Once the class has been initialized, the ```best_nclust_confounds(data, covariates, iter_cv=10, strat_vect=None, combined_data=False)``` method can be used to obtain the normalized stability, the number of clusters associated to the optimal clustering solution, and clusters' labels. It returns:
- **metrics**: normalized stability
- **bestncl**: best number of clusters
- **tr_lab**: clusters' labels

### iv. Compute internal measures <a name="Internal_measures"></a>
Together with normalized stability, *NeuReval* also allows to compute internal measures for comparisons between the stability-based relative validation and internal validation approaches. This can be done with the ```neureval.internal_baselines_confounds``` method and the function ```select_best``` to select the best number of clusters that maximize/minimize the selected internal measure:

```python
neureval.internal_baselines_confounds.select_best(data, covariates, c, int_measure, preprocessing=None,
                                                      select='max', nclust_range=None, combined_data=False)
 ```
 Parameters to be specified:
 - **data**: features dataset
 - **covariates**: covariates dataset
 - **c**: clustering algorithm class (with optimized parameters)
 - **int_measure**: internal measure function (e.g., silhouette score, Davies-Bouldin score)
 - **preprocessing**:  data reduction algorithm object (with optimized parameters), default ```None```
 - **select**: it can be ‘min’, if the internal measure is to be minimized or ‘max’ if the internal measure should be maximized
 - **nclust_range**: range of clusters to consider, default ```None```
 - **combined_data**: define whether multimodal data are used as input features. If ```True```, different sets of covariates will be applied for each modality (e.g. correction for TIV only for grey matter features). Default ```False```

**Notes**: in case Gaussian Mixture Model was implemented as clustering algorithm, the ```select_best_bic_aic``` function can be used to compute Akaike and Bayesian Information Criterion (AIC, BIC) and used them for model's selection.
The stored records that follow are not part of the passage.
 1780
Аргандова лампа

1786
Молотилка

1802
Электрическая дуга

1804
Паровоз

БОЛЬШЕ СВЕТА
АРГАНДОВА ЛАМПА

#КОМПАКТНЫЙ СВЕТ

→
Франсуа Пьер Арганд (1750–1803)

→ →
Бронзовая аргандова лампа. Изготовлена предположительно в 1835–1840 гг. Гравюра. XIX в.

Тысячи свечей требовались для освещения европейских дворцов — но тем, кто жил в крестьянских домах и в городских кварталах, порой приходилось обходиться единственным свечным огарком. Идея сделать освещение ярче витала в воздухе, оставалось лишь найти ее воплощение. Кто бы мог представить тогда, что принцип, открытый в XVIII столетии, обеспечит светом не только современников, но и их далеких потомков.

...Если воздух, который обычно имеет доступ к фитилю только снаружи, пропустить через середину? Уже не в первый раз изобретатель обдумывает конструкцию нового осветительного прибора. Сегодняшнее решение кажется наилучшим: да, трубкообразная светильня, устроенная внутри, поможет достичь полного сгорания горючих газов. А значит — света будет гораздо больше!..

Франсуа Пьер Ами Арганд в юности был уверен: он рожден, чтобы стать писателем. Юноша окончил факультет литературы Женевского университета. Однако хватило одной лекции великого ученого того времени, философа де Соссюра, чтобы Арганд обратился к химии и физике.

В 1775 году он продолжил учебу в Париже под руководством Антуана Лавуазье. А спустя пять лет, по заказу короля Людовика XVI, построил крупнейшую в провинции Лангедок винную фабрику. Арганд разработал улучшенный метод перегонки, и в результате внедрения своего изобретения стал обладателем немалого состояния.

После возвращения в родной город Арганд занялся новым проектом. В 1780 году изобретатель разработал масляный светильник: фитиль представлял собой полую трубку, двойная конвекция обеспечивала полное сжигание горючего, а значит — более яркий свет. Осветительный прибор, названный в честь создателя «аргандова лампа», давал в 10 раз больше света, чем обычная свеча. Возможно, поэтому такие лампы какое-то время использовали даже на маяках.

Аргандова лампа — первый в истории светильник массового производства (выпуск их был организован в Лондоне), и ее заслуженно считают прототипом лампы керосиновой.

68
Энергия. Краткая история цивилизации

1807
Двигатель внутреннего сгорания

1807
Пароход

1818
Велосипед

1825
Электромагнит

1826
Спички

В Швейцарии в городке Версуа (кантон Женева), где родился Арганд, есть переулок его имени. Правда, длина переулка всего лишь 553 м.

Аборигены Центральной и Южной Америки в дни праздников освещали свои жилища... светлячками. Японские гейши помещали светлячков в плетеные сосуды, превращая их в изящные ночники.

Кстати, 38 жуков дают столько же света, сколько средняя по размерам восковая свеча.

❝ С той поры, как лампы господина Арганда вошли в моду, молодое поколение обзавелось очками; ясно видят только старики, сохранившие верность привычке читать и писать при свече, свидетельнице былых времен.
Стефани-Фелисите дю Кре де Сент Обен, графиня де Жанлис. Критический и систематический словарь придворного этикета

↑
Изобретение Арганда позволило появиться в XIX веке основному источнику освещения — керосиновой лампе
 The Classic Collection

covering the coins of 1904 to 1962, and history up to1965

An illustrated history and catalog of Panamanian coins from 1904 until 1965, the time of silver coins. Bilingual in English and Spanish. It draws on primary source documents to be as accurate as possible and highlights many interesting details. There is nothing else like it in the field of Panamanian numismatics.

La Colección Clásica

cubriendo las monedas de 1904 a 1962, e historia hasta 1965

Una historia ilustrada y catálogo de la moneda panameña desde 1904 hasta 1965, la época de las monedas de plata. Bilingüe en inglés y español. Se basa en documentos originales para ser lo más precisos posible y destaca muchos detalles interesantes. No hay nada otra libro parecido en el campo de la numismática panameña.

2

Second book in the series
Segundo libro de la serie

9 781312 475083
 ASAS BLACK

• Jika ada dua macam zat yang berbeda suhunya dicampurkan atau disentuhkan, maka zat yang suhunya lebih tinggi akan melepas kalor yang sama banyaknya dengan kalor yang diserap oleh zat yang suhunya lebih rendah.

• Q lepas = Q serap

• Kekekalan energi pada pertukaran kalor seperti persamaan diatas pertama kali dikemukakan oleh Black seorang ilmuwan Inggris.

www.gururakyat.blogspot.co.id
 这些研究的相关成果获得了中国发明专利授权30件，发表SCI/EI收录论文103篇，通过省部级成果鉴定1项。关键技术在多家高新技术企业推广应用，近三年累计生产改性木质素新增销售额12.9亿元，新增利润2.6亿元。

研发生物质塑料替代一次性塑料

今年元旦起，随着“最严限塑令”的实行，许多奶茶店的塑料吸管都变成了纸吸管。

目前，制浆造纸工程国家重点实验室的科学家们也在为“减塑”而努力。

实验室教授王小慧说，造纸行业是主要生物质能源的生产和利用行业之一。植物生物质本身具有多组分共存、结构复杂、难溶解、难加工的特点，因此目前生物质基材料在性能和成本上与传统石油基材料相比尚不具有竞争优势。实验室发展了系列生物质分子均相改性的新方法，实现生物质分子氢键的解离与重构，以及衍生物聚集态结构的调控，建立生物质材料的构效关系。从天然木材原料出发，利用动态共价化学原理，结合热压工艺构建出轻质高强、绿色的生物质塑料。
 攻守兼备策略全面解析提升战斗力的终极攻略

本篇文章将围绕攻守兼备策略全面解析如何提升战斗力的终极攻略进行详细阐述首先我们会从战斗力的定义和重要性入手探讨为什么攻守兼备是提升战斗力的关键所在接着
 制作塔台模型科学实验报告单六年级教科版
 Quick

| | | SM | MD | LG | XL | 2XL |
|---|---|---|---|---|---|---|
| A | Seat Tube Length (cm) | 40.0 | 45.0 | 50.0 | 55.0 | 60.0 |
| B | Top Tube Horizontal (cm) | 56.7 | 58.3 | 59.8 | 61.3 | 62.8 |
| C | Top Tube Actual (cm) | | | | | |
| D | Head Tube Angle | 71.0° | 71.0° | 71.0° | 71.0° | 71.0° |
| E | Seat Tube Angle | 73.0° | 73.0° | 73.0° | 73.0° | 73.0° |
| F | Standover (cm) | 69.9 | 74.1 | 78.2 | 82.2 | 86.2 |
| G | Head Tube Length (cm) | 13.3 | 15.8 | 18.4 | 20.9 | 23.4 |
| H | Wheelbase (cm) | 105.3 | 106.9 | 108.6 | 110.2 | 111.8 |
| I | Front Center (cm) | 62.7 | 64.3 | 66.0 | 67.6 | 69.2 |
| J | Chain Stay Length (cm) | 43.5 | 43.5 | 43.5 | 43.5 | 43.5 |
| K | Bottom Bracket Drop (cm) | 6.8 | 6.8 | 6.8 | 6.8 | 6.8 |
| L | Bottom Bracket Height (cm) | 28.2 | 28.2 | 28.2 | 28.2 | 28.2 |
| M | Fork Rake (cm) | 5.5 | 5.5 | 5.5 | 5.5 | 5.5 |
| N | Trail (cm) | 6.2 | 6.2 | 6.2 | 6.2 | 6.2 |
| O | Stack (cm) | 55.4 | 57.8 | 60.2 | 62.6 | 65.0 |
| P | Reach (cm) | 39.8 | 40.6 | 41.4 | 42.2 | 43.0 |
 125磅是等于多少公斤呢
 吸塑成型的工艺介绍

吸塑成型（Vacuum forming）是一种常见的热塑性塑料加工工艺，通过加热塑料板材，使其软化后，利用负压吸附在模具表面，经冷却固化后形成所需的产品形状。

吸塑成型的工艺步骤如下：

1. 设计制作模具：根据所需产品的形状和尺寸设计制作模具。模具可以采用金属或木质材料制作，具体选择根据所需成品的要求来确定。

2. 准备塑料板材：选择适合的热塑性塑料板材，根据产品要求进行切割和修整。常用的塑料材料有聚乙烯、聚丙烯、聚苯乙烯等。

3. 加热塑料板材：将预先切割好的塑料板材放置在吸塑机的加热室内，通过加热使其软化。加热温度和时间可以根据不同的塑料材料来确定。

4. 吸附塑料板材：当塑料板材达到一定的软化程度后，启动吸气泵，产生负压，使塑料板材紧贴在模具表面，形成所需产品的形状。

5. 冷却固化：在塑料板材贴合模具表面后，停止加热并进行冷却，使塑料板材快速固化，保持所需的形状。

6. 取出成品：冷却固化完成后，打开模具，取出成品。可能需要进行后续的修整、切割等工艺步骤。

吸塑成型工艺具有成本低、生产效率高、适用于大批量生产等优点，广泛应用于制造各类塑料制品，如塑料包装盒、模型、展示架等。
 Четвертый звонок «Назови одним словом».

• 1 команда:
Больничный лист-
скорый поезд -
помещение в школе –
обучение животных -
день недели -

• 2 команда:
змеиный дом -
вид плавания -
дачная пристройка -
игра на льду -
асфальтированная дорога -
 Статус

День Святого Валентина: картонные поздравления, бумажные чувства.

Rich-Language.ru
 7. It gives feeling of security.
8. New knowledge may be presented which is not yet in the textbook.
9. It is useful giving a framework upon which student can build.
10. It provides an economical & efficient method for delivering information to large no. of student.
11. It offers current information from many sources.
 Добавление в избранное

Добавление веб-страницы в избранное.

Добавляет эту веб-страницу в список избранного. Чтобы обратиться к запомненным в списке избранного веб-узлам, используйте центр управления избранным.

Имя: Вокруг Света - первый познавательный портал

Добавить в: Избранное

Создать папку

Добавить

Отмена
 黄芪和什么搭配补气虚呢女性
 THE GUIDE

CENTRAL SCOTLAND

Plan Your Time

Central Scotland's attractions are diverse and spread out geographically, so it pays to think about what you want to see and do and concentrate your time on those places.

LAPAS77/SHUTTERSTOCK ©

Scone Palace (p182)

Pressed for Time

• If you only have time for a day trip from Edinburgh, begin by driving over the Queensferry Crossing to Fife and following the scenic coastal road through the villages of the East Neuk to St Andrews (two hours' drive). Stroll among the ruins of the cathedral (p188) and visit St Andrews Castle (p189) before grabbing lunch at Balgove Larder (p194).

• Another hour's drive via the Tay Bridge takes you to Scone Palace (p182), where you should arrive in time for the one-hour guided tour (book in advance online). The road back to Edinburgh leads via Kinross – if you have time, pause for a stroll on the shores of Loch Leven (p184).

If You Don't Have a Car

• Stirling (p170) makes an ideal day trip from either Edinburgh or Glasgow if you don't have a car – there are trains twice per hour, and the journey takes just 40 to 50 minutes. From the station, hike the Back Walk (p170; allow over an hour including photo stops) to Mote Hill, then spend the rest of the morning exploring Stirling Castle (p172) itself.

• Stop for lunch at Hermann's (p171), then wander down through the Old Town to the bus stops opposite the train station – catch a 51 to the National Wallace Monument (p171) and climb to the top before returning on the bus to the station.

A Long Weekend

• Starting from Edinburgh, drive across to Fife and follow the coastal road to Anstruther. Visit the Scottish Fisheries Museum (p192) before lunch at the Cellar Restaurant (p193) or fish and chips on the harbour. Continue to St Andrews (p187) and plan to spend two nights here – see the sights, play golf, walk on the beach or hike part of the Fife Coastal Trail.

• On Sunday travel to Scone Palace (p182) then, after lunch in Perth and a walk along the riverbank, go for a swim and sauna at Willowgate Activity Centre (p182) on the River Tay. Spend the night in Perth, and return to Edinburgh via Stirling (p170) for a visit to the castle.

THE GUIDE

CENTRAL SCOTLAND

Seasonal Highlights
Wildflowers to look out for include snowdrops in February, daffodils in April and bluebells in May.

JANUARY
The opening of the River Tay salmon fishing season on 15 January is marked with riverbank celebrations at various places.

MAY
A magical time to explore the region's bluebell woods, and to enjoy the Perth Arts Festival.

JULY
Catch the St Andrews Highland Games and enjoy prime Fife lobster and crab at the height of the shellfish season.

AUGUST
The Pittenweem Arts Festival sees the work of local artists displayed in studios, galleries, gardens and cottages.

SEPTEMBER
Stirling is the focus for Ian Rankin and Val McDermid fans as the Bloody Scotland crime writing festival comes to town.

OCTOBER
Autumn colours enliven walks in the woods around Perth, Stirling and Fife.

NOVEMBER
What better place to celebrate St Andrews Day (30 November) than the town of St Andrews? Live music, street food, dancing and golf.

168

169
## 4. Example <a name="Example"></a>
An example of how to perform *NeuReval* can be found in the folder **NeuReval/scripts**. These codes show the application of *NeuReval* using Gaussian Mixture Model as clustering algorithm, Support Vector Machine as classifier, and UMAP as dimensionality reduction algorithm:

- **01_grid_search**: code to perform grid-search cross-validation for clustering/classifier/preprocessing parameters tuning
- **02_run_findbestclustcv**: code to perform *NeuReval* with the optimized clustering/classifier/preprocessing algorithms. This script also provides codes to compute different kind of internal measures
- **03_visualization**: code to create a plot for clusters' representation

## 5. References <a name="References"></a>
Landi, I., Mandelli, V., & Lombardo, M. V. (2021). reval: A Python package to determine best clustering solutions with stability-based relative clustering validation. _Patterns_, 2(4), 100228.